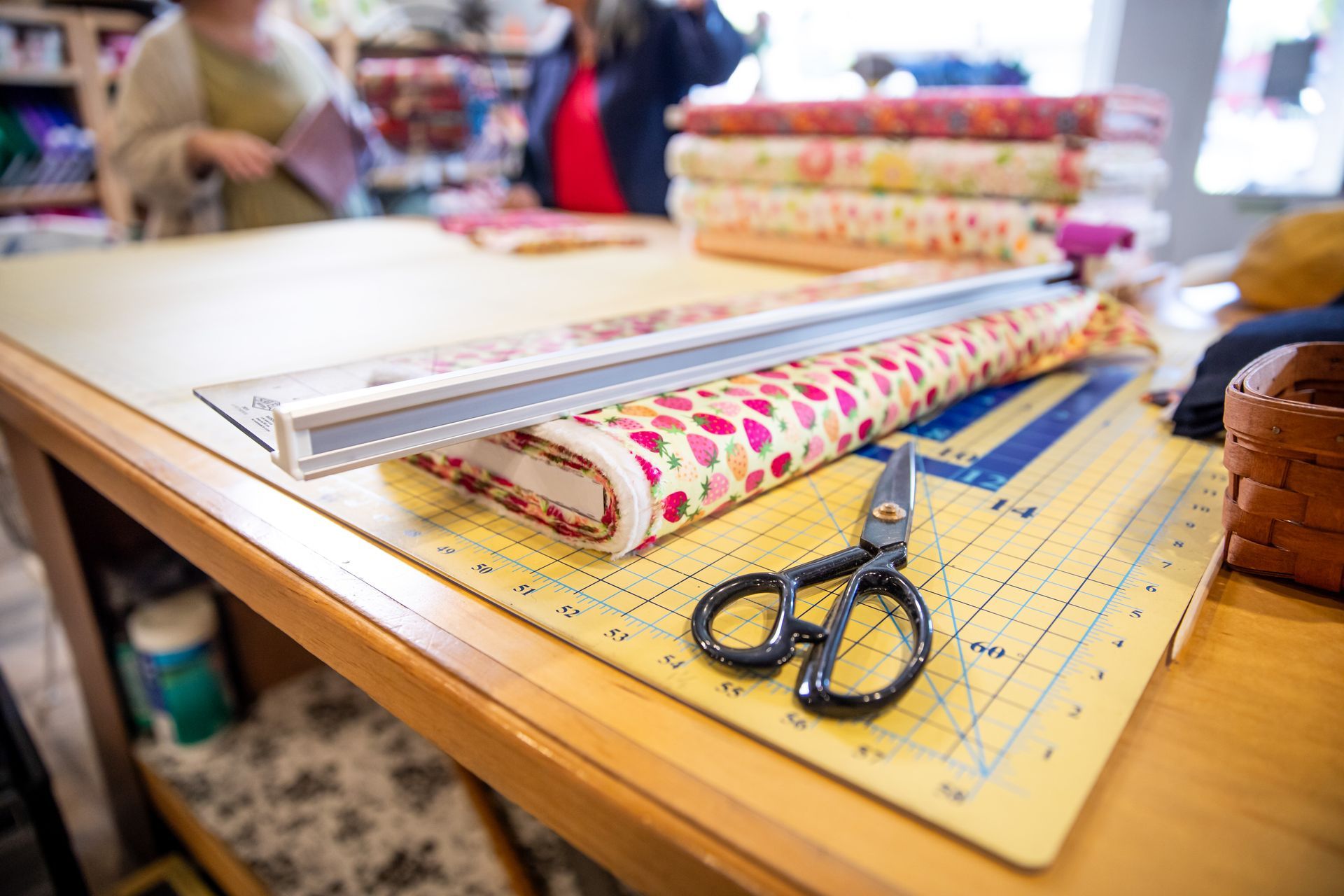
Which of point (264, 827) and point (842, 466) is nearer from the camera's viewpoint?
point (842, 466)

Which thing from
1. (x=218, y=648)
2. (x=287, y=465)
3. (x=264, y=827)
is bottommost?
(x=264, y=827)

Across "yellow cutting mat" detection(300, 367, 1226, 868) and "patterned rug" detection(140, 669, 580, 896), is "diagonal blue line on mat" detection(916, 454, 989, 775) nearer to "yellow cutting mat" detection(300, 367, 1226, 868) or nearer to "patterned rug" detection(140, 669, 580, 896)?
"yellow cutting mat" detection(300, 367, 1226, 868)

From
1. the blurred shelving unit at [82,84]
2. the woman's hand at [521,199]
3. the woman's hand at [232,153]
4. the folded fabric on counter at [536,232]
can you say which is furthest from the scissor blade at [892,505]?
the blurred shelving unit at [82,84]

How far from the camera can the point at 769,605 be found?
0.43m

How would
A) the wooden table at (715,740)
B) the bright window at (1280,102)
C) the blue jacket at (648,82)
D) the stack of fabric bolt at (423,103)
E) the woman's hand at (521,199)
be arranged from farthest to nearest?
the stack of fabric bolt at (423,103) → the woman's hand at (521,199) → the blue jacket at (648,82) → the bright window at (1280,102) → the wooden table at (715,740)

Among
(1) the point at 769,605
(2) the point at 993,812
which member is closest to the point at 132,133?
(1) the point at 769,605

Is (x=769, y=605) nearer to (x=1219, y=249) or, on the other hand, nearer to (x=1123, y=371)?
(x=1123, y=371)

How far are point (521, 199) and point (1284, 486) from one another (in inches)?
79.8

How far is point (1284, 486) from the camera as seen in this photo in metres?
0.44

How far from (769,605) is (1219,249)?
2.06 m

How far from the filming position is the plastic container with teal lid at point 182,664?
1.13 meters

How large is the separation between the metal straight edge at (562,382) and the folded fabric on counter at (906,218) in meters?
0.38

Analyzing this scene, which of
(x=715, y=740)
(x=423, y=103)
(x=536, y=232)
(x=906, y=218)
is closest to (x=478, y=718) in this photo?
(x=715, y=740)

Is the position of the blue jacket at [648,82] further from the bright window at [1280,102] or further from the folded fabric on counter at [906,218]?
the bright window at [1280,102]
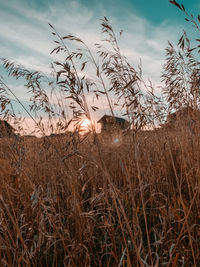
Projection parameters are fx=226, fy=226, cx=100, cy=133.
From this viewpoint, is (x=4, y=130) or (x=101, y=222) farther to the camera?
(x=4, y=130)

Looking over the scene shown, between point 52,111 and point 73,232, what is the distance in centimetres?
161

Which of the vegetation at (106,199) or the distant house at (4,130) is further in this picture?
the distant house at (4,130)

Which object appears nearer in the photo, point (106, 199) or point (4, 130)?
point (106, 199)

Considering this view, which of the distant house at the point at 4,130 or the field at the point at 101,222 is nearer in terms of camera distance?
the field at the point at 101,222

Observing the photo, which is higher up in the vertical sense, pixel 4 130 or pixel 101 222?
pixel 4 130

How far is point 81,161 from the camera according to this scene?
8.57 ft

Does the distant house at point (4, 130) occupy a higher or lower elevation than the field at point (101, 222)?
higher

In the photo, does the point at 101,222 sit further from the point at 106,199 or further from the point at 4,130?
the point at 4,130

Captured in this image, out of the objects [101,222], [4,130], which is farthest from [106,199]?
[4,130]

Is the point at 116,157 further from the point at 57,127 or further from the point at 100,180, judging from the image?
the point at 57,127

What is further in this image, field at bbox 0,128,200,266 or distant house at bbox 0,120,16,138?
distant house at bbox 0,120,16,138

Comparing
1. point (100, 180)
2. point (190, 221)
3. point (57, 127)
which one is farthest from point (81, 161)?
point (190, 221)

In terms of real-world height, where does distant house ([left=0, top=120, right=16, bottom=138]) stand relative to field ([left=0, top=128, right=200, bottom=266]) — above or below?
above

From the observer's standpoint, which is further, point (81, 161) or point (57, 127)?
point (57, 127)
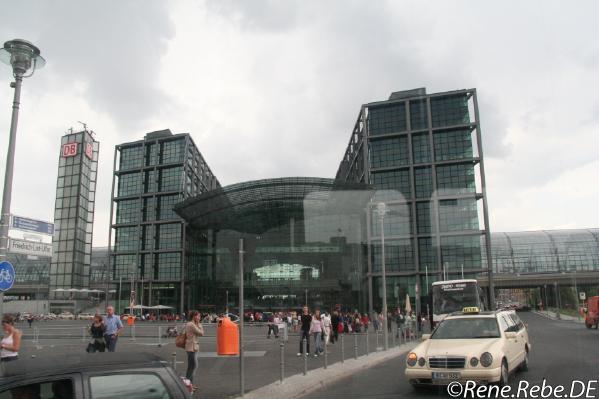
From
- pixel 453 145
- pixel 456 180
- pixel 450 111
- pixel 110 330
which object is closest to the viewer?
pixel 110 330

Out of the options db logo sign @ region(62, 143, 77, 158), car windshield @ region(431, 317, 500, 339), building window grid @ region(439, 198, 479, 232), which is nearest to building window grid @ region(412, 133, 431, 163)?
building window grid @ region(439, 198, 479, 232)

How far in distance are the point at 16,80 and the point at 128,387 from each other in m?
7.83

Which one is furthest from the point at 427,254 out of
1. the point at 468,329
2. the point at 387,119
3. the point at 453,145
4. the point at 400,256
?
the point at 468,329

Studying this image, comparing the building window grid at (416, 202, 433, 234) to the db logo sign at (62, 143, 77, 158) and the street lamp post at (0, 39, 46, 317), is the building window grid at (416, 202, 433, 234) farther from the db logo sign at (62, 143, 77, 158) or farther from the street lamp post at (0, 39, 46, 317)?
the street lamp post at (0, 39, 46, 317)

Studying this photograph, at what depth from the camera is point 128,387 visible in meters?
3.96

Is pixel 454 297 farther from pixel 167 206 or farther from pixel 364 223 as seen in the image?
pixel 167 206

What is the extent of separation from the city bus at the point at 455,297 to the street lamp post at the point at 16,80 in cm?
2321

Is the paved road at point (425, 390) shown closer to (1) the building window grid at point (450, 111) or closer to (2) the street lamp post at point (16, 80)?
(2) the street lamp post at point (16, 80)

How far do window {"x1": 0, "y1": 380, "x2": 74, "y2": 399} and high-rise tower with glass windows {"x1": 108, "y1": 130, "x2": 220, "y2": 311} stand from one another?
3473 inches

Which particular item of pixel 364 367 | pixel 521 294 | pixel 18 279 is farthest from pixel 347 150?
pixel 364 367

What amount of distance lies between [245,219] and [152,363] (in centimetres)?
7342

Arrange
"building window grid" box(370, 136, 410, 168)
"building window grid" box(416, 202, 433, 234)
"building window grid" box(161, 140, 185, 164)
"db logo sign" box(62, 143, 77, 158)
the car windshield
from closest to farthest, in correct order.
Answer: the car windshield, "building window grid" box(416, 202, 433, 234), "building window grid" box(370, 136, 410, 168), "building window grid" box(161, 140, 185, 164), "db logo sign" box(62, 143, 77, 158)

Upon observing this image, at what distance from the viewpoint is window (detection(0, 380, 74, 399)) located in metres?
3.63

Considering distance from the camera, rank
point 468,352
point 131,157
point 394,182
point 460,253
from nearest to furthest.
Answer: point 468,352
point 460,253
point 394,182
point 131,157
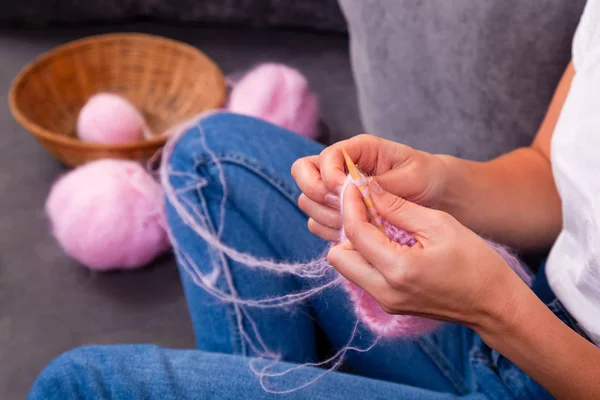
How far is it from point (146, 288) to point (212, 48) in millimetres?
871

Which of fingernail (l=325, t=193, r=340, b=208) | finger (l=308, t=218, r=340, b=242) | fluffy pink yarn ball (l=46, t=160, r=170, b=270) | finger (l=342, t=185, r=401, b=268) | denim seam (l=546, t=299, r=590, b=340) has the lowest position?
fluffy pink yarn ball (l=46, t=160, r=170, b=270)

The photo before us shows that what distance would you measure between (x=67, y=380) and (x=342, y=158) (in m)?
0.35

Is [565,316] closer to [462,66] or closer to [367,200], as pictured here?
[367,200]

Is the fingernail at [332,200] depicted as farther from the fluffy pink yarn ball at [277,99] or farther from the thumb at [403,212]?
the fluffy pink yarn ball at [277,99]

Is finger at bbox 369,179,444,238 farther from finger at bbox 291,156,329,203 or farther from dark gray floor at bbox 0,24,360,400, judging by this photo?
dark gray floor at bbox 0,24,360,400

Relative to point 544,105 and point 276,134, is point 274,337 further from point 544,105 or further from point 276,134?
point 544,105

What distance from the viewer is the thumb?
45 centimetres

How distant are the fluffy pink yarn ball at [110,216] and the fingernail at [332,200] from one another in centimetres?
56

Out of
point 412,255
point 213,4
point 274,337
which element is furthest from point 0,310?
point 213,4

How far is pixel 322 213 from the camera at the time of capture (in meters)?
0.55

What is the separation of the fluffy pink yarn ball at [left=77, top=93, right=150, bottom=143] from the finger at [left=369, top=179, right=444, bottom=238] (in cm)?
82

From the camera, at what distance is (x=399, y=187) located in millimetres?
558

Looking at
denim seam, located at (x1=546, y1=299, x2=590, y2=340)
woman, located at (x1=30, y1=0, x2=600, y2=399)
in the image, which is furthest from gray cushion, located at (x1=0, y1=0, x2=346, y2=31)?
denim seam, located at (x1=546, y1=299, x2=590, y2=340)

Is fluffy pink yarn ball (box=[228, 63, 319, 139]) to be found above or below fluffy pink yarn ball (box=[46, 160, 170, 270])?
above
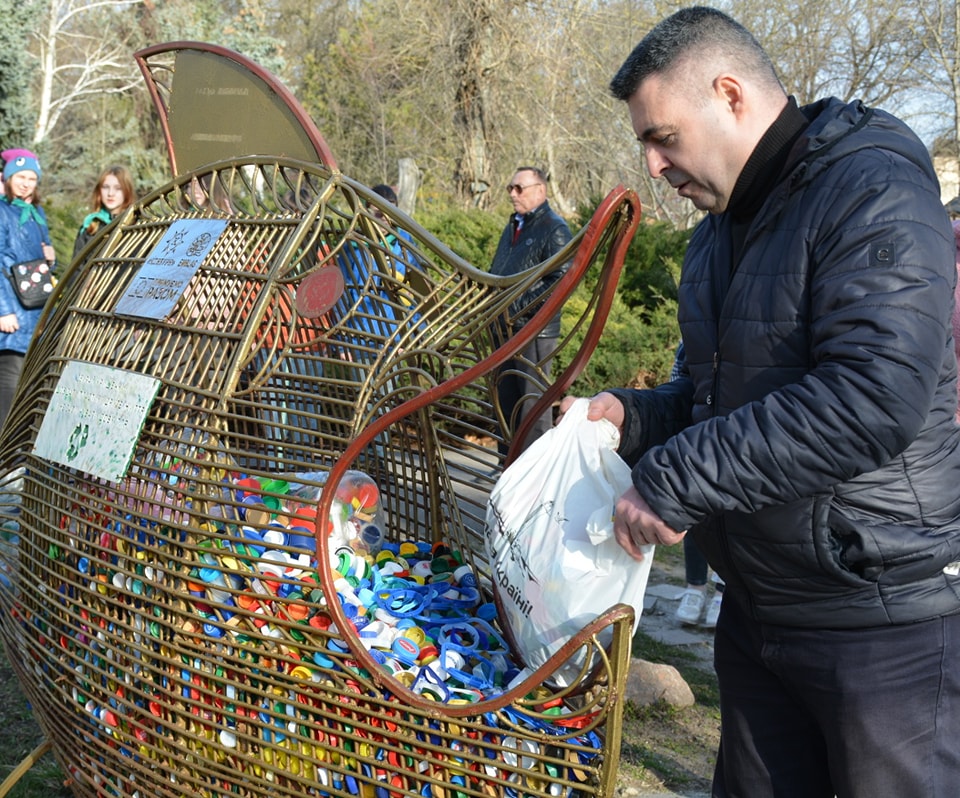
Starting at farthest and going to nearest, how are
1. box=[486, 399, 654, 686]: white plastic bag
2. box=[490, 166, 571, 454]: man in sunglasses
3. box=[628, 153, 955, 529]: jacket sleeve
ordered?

What you will do
Retype the lines exactly as they appear, beginning with the line that contains "How far is pixel" and ending with the final line of the entries, and omit the pictures.

Reply
How far is pixel 322 213 from the camera at the time of capture (in meters)?
0.55

What is the separation of the fluffy pink yarn ball at [left=77, top=93, right=150, bottom=143] from the finger at [left=369, top=179, right=444, bottom=238] (in cm)?
82

From the camera, at what distance is (x=399, y=187) located in millimetres?
558

Looking at
denim seam, located at (x1=546, y1=299, x2=590, y2=340)
woman, located at (x1=30, y1=0, x2=600, y2=399)
in the image, which is furthest from gray cushion, located at (x1=0, y1=0, x2=346, y2=31)?
denim seam, located at (x1=546, y1=299, x2=590, y2=340)

Is fluffy pink yarn ball (box=[228, 63, 319, 139]) to be found above or below fluffy pink yarn ball (box=[46, 160, 170, 270])?
above
Starting at farthest and going to nearest, how are
1. box=[486, 399, 654, 686]: white plastic bag
2. box=[490, 166, 571, 454]: man in sunglasses
3. box=[628, 153, 955, 529]: jacket sleeve
ordered?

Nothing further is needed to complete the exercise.